GIVEN EXERCISE: Extract the stretch of the data from the line containing "In the image before" through the line containing "4. the river water at (40,37)", both included, and reproduce it character for character.

####################

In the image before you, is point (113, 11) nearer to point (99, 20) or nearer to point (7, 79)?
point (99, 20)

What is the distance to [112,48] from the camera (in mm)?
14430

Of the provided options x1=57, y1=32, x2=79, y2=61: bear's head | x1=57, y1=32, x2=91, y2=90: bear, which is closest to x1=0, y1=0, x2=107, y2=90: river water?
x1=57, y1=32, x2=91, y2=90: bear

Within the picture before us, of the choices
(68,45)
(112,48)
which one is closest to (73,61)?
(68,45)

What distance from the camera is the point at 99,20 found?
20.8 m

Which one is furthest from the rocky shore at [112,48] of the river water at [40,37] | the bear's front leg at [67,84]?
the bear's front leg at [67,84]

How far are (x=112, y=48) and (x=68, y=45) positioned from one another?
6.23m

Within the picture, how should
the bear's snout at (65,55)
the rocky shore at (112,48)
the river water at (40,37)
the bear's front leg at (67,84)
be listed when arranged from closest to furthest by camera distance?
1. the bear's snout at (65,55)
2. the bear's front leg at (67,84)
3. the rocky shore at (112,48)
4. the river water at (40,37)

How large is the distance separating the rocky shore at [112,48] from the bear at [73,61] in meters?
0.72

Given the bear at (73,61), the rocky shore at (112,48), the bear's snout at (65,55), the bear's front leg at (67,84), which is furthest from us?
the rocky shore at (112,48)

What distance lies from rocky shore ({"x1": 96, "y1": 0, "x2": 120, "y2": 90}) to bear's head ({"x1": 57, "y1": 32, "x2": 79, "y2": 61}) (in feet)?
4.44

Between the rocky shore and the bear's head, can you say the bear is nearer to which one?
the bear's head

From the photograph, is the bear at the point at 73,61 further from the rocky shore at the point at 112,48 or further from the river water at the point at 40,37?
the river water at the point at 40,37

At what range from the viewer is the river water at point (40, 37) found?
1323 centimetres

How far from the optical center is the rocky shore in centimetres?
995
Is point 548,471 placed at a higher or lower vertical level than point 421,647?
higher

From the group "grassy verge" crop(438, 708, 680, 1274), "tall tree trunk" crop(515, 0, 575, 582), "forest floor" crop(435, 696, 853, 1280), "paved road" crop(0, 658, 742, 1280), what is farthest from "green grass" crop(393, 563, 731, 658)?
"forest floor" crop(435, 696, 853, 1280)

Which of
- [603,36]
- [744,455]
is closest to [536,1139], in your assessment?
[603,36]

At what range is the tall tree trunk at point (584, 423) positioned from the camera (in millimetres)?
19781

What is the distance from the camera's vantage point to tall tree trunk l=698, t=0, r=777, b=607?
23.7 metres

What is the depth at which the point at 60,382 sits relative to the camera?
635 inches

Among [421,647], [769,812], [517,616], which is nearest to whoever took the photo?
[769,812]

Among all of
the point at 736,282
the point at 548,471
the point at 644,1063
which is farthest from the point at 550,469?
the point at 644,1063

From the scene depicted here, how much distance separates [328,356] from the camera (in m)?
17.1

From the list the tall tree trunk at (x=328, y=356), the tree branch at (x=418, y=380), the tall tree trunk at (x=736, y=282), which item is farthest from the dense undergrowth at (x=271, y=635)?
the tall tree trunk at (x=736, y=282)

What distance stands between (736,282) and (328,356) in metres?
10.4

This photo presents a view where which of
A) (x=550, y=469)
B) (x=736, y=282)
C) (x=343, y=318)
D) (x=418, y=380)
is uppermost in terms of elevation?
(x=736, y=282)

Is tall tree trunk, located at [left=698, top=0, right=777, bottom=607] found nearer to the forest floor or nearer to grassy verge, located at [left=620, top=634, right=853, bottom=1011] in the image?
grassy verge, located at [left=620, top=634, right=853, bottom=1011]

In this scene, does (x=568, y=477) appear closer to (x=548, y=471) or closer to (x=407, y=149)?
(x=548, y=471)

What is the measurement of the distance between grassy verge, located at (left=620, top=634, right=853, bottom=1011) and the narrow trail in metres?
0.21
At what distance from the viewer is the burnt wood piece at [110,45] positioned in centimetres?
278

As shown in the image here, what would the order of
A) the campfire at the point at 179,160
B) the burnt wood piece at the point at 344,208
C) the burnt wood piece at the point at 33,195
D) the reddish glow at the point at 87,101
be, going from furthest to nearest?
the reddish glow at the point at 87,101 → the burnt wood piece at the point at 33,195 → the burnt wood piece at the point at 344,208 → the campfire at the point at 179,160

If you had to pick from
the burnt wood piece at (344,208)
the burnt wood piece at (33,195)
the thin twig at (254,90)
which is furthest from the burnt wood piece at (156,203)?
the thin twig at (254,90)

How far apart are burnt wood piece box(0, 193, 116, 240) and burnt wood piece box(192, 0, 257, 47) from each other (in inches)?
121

####################

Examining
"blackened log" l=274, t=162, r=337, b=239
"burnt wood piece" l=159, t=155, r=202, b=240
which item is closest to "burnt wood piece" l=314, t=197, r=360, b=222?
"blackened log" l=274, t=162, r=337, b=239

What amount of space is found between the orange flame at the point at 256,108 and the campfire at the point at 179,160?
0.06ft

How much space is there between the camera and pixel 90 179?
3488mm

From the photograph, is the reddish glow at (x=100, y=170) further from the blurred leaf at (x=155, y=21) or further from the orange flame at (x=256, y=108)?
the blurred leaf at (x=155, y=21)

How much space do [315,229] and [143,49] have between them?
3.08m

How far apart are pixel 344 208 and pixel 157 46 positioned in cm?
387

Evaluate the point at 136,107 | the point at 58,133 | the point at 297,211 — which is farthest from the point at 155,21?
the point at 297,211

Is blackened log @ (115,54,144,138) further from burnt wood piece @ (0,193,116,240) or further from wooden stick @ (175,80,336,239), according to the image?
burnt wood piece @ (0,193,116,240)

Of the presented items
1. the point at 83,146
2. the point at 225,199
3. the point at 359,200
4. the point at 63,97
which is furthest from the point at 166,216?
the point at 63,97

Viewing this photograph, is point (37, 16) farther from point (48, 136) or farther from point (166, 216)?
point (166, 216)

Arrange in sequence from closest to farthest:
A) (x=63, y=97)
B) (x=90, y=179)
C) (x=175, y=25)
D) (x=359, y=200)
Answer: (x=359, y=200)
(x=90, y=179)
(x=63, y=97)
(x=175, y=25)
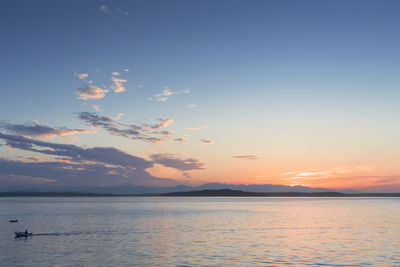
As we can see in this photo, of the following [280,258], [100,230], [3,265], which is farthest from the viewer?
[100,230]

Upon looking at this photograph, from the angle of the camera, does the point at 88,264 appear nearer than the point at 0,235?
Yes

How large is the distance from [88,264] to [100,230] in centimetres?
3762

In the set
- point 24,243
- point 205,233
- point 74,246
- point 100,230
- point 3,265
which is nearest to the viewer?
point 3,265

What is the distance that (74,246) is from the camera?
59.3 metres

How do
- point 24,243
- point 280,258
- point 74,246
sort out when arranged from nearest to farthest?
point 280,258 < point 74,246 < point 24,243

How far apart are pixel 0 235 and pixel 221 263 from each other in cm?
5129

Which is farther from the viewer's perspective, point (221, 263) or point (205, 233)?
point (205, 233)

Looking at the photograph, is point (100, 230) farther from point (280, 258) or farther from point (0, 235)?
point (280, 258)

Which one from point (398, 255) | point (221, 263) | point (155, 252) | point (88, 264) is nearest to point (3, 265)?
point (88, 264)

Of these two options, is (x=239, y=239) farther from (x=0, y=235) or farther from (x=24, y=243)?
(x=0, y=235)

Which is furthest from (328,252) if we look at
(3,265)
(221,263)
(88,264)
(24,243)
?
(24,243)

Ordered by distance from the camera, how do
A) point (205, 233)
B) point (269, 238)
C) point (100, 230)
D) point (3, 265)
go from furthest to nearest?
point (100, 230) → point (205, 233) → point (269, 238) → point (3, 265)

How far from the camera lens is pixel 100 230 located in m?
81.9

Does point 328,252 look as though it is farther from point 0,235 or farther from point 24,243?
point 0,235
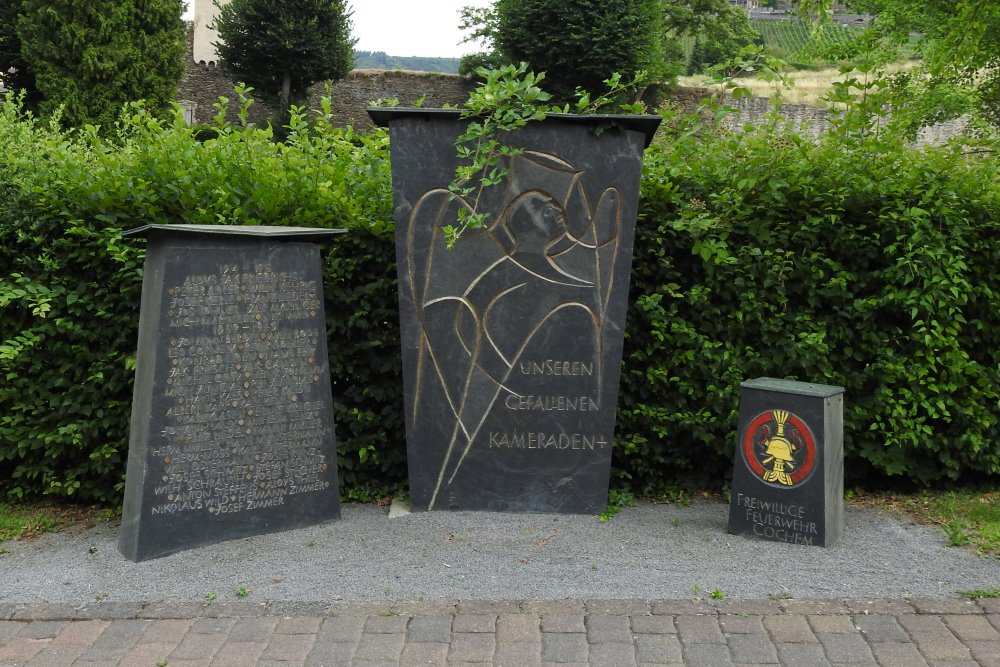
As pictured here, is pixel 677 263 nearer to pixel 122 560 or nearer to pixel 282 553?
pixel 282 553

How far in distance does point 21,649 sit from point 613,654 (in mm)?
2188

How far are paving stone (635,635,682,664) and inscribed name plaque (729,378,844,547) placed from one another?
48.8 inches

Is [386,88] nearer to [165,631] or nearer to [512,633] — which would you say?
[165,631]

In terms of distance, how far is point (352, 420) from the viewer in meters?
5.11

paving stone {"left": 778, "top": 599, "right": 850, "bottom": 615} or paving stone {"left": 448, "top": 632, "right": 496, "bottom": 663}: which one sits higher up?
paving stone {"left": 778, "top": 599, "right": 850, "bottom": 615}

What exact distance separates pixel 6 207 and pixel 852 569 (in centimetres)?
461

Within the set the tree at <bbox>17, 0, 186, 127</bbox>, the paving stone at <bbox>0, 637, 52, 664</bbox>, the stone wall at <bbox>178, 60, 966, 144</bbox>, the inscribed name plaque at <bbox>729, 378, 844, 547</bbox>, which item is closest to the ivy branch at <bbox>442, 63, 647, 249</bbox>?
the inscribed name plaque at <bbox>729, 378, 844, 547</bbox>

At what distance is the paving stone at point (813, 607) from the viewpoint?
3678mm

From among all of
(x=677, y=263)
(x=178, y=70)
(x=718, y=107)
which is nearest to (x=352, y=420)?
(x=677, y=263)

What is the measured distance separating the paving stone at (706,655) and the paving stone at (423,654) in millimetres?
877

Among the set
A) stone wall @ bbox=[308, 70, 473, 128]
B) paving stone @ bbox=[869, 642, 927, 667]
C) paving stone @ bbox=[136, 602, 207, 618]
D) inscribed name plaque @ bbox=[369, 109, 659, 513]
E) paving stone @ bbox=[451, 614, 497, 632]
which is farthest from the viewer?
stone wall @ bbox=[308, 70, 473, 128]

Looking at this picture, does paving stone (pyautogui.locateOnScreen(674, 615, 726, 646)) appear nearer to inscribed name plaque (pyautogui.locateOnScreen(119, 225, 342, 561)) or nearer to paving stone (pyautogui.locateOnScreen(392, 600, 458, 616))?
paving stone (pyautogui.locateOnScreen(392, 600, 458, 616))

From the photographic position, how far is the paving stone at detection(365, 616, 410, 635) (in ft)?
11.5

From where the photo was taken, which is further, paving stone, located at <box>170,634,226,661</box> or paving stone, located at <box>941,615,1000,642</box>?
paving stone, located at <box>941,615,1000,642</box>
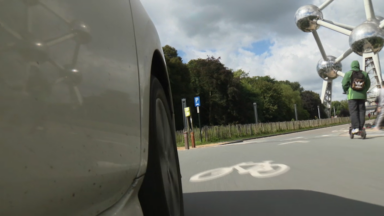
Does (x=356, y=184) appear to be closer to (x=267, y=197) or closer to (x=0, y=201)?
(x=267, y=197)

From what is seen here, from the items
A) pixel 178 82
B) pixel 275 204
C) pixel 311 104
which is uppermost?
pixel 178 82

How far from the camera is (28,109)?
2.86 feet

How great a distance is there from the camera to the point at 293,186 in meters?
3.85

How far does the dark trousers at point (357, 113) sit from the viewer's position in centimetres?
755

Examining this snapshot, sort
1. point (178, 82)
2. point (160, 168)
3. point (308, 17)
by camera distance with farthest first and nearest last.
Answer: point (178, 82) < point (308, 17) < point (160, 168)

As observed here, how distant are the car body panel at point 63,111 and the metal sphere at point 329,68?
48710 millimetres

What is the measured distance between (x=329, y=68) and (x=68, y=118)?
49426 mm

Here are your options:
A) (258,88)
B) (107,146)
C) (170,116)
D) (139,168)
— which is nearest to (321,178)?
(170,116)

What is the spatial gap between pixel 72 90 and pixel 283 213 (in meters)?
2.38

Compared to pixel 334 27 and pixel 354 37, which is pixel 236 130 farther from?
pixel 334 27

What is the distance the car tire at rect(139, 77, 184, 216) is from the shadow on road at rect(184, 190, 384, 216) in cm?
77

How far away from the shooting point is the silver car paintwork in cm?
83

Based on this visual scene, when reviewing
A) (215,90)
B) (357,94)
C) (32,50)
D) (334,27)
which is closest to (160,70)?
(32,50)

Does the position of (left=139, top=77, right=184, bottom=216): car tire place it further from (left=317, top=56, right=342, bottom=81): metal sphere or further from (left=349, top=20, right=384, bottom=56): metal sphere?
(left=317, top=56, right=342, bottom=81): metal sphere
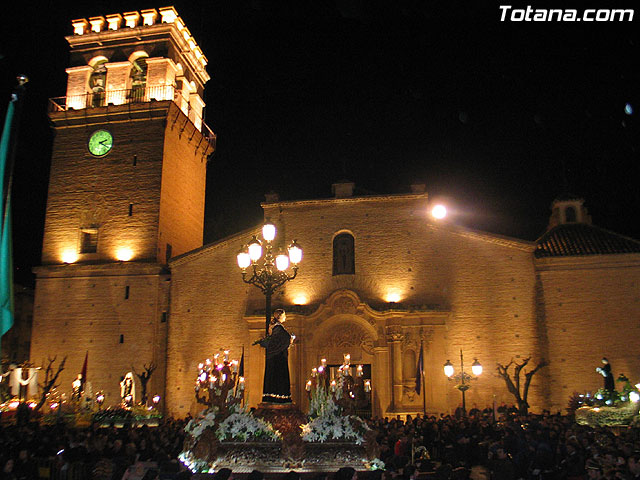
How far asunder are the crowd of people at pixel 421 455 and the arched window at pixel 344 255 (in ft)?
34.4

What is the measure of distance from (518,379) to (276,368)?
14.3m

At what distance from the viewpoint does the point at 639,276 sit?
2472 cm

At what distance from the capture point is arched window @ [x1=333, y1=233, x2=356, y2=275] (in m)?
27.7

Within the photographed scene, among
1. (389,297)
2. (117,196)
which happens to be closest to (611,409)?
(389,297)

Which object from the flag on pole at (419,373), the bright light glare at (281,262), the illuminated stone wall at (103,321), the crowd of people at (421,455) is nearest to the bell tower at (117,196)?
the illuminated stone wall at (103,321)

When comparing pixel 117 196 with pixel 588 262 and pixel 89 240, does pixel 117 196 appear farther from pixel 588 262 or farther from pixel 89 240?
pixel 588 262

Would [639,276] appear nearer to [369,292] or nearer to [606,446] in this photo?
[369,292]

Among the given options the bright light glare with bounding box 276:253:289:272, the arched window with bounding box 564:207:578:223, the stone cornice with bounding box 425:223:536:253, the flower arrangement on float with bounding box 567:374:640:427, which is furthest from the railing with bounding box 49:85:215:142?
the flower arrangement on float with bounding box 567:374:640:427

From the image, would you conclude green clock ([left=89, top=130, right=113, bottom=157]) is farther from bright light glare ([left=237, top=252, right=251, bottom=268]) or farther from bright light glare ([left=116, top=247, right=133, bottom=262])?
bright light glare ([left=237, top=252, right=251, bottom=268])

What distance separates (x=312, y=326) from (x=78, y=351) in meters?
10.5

####################

TASK SOLUTION:
In the image before you, is point (113, 11) nearer to point (99, 20) or nearer to point (7, 79)?
point (99, 20)

What is the distance to [112,48] from the camera (in mm)?
14430

Of the provided options x1=57, y1=32, x2=79, y2=61: bear's head | x1=57, y1=32, x2=91, y2=90: bear, which is closest to x1=0, y1=0, x2=107, y2=90: river water?
x1=57, y1=32, x2=91, y2=90: bear

Within the picture before us, of the choices
(68,45)
(112,48)
which one is closest to (73,61)?
(68,45)

What distance from the camera is the point at 99,20 found?
20.8 m

Which one is furthest from the rocky shore at [112,48] of the river water at [40,37] | the bear's front leg at [67,84]?
the bear's front leg at [67,84]

How far are (x=112, y=48) and (x=68, y=45) positioned from one another?
6.23m

Within the picture, how should
the bear's snout at (65,55)
the rocky shore at (112,48)
the river water at (40,37)
the bear's front leg at (67,84)
be listed when arranged from closest to furthest by camera distance?
1. the bear's snout at (65,55)
2. the bear's front leg at (67,84)
3. the rocky shore at (112,48)
4. the river water at (40,37)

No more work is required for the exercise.